What is asked:
Lay out the material below as a two-column CSV with columns named input and output, each row pairing a text with the answer that follows it. Put every field in quotes and replace any line breaks inside a field with spaces.

===== Dataset rows =====

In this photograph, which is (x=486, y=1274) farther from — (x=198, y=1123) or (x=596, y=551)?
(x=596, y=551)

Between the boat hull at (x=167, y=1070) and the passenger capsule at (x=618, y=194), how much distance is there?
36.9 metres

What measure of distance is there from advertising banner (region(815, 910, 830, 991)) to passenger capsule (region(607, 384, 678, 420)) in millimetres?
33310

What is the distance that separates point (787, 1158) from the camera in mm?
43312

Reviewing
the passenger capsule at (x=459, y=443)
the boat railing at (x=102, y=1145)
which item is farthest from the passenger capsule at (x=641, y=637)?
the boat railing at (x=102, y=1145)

=====

Answer below:
input,output
"In this photograph, which is (x=486, y=1274) farther from — (x=198, y=1123) or (x=596, y=551)?","(x=596, y=551)"
"Between the boat hull at (x=167, y=1070) and the passenger capsule at (x=618, y=194), how much distance is there?","36.9 metres"
"What measure of distance is there from advertising banner (region(815, 910, 830, 991)) to passenger capsule (region(607, 384, 678, 420)) in millimetres?","33310"
"What is the distance that separates point (787, 1158) from the camera in mm?","43312"
"Reviewing the passenger capsule at (x=459, y=443) the boat railing at (x=102, y=1145) which item is farthest from the passenger capsule at (x=641, y=637)?","the boat railing at (x=102, y=1145)"